Find the line with "Tomato Tote Bag: Hand-Colored" in the records below. Output exactly from there until after the line with "Chez Pat — carte page 3", without pictures.

** MATERIAL FOR THE TASK follows **

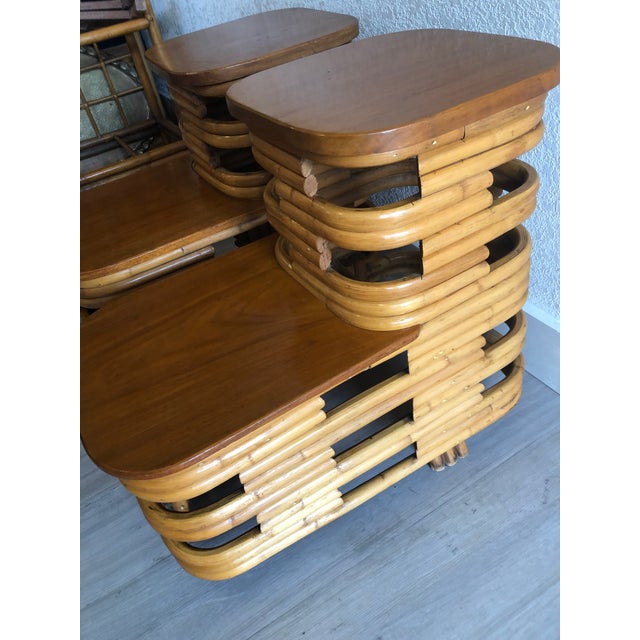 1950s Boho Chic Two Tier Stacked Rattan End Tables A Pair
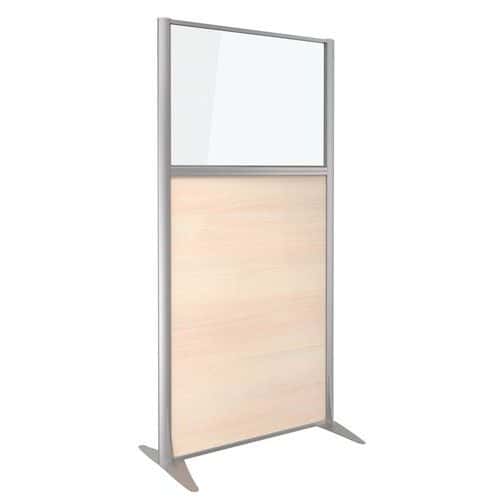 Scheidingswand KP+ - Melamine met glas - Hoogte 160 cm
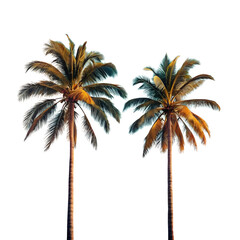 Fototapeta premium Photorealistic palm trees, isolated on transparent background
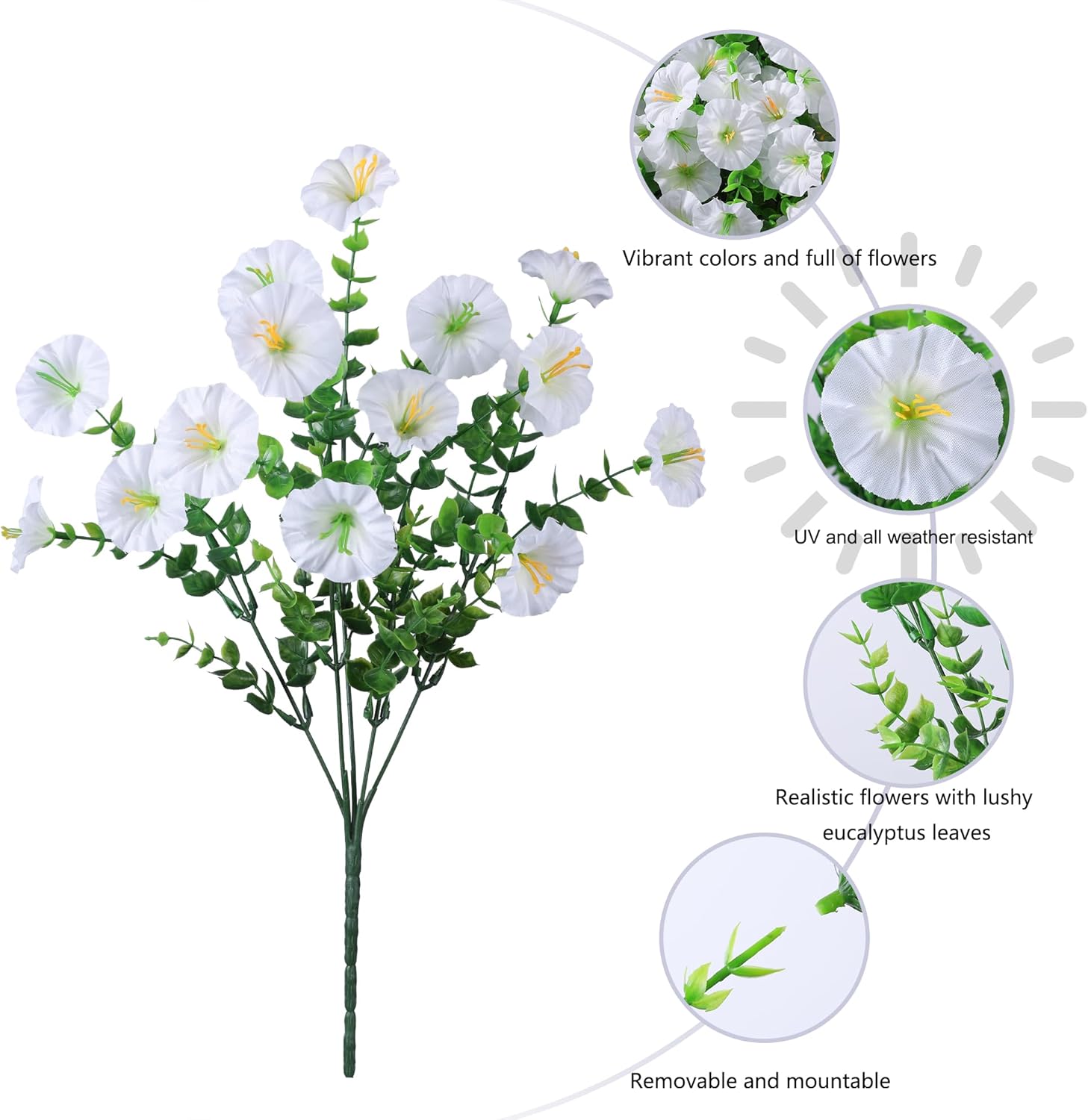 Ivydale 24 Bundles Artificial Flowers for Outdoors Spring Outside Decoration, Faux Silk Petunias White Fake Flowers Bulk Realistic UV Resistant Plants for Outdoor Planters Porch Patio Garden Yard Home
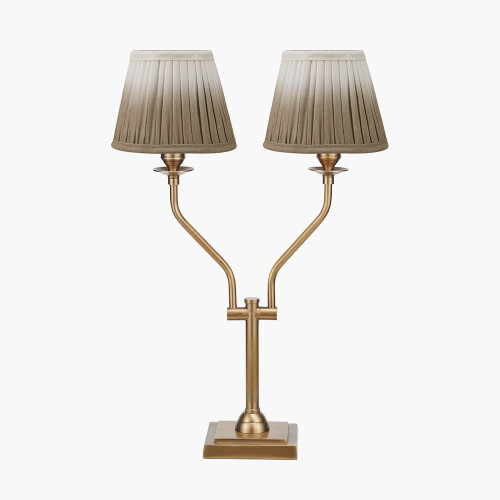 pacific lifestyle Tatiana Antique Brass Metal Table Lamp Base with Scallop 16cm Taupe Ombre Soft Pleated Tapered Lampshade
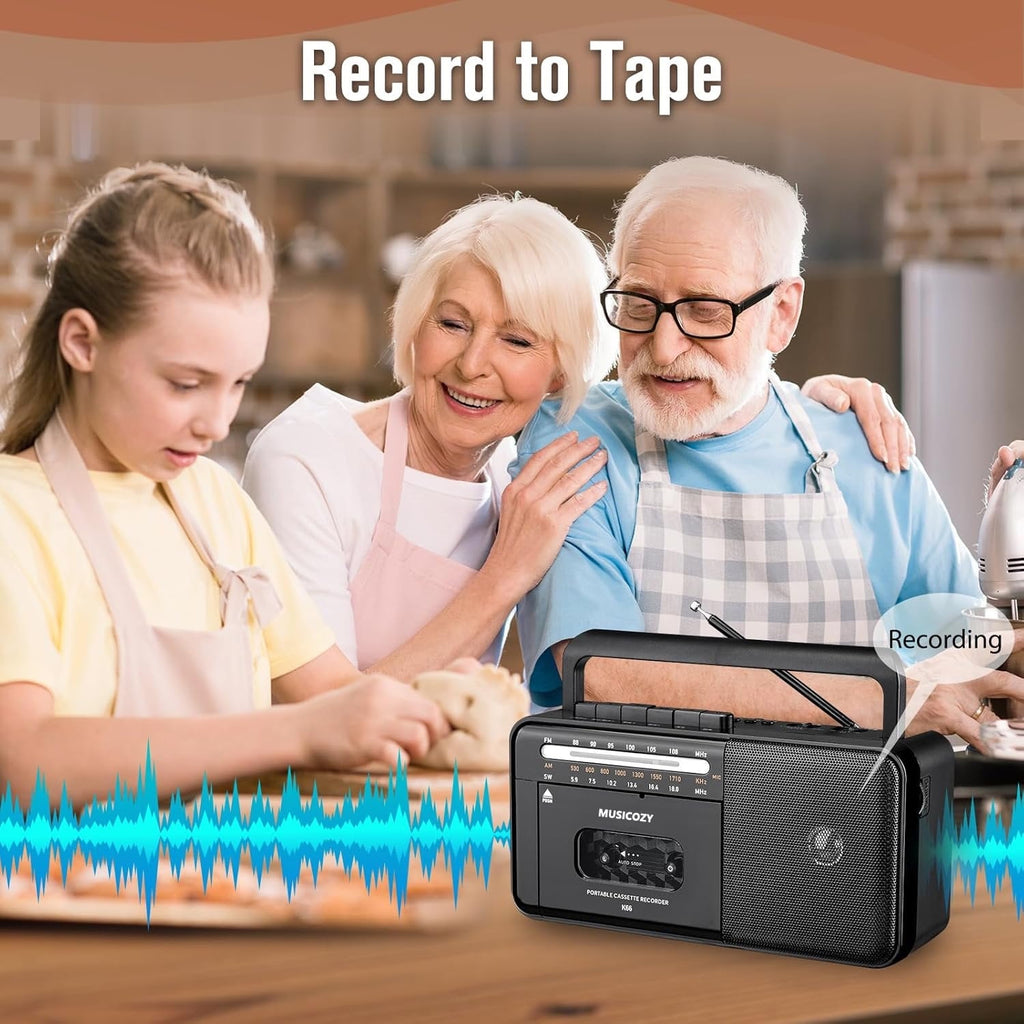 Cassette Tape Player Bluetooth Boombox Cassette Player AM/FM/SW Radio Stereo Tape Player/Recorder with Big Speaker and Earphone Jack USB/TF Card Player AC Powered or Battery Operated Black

** End of MATERIAL FOR THE TASK **
** MATERIAL FOR THE TASK follows **

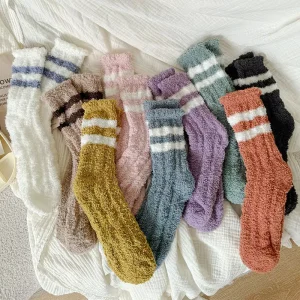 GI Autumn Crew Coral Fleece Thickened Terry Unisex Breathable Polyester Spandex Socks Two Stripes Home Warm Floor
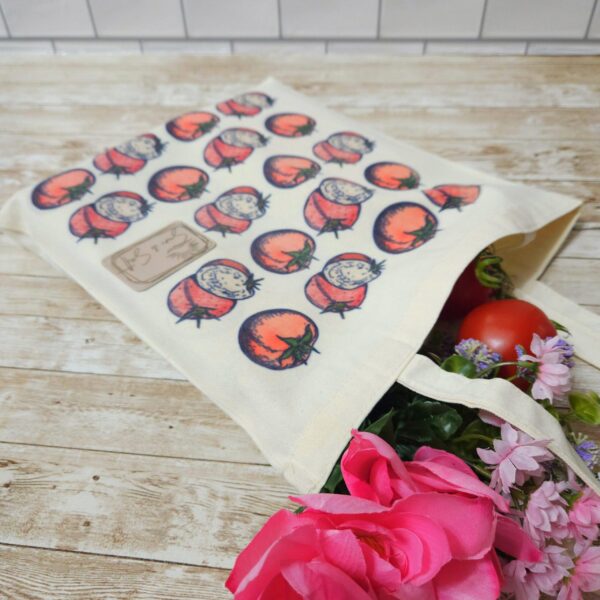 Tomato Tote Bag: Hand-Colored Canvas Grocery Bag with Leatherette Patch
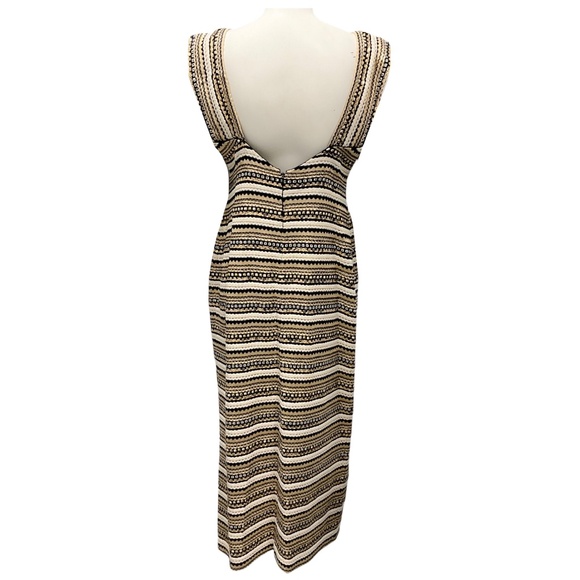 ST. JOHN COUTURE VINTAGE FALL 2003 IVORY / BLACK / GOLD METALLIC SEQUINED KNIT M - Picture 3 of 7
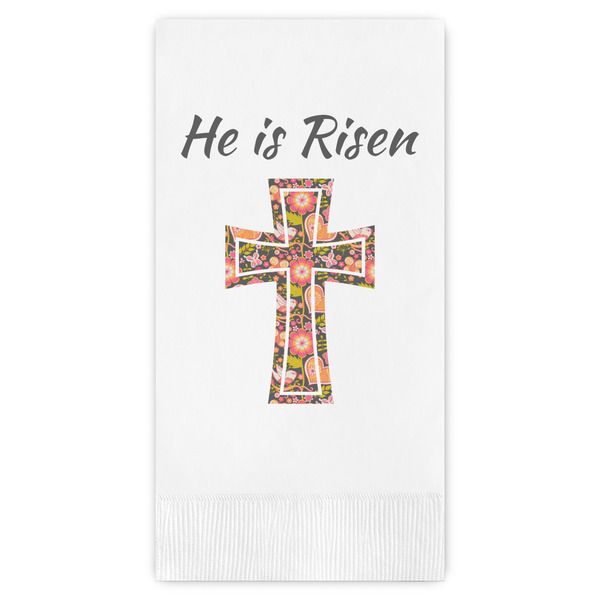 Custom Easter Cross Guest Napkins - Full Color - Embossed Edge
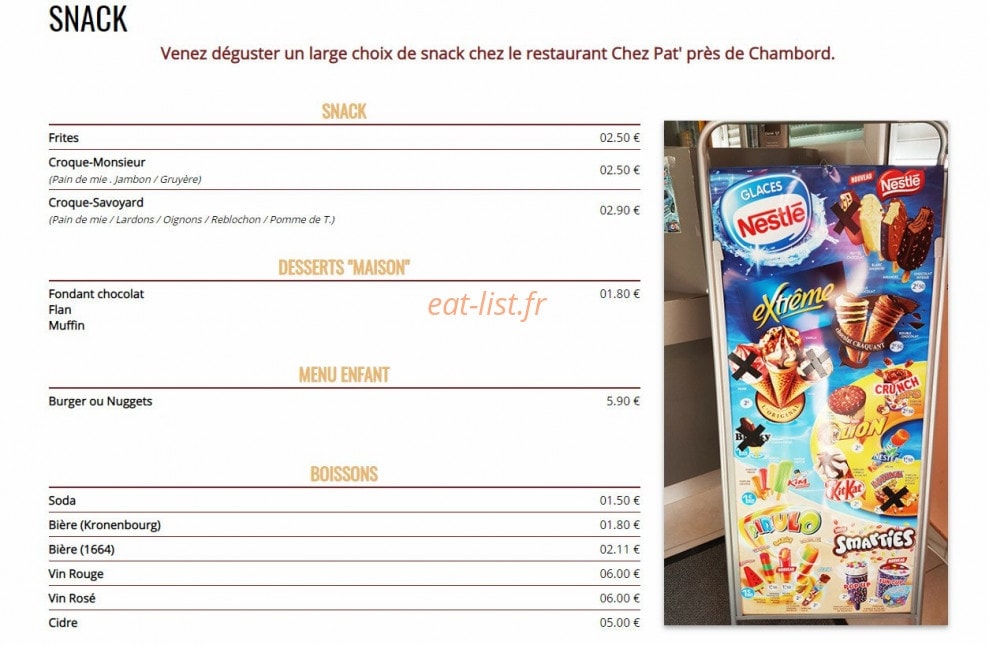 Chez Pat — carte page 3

** End of MATERIAL FOR THE TASK **
** MATERIAL FOR THE TASK follows **

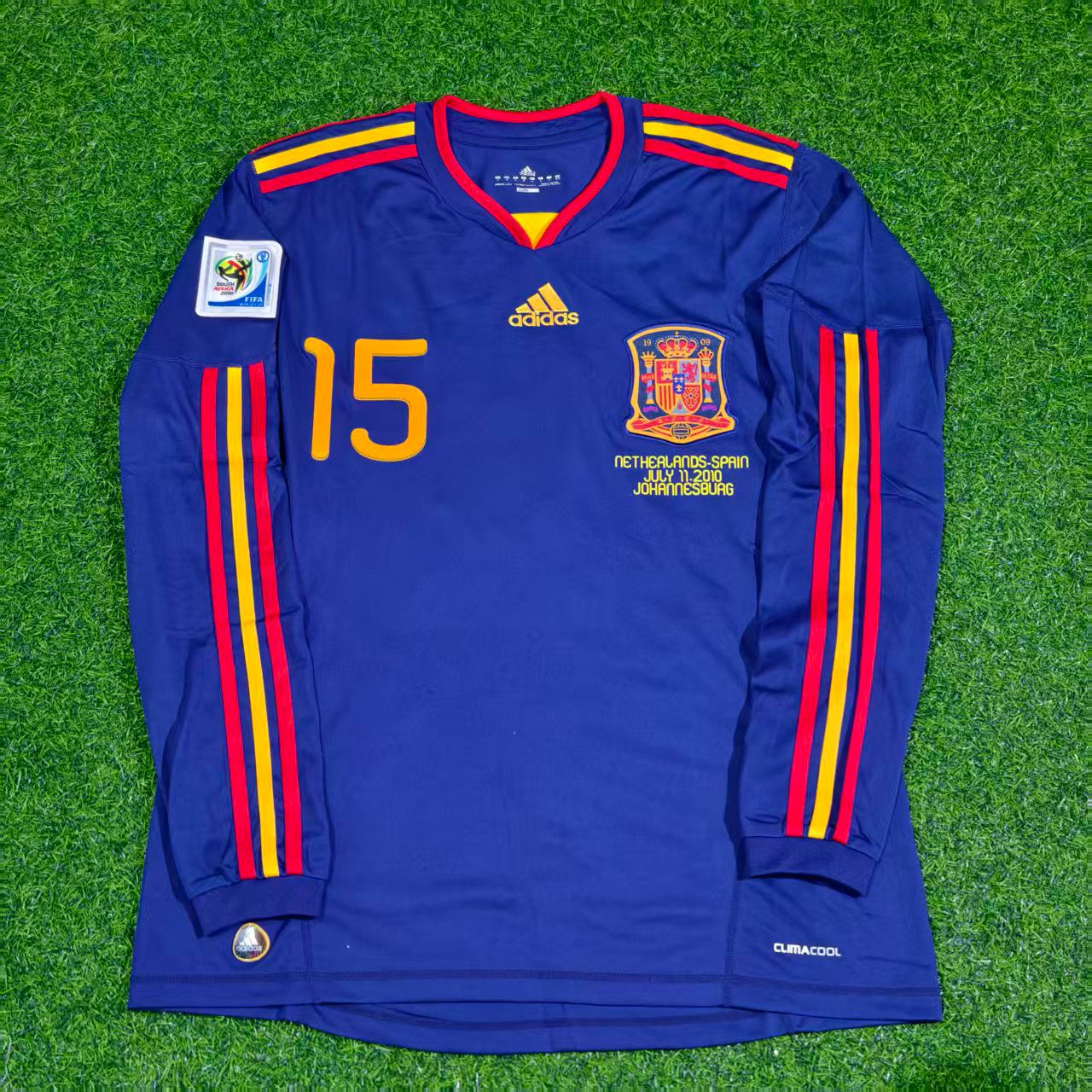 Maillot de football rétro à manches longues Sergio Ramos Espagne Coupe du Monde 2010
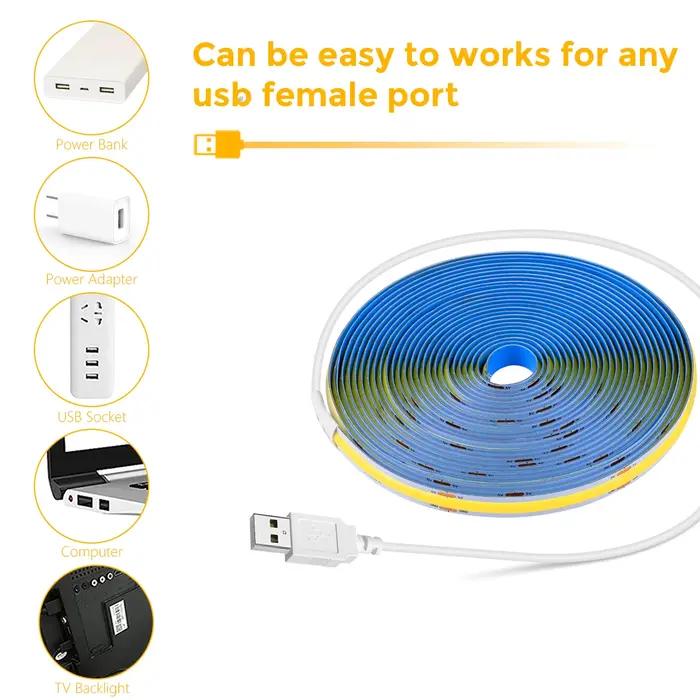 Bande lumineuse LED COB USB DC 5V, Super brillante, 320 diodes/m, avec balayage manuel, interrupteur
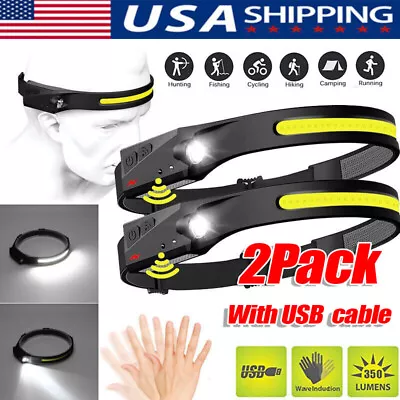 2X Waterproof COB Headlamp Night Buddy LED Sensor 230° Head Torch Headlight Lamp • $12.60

** End of MATERIAL FOR THE TASK **

__ANSWER BOX__
 Tomato Tote Bag: Hand-Colored Canvas Grocery Bag with Leatherette Patch
 ST. JOHN COUTURE VINTAGE FALL 2003 IVORY / BLACK / GOLD METALLIC SEQUINED KNIT M - Picture 3 of 7
 Custom Easter Cross Guest Napkins - Full Color - Embossed Edge
 Chez Pat — carte page 3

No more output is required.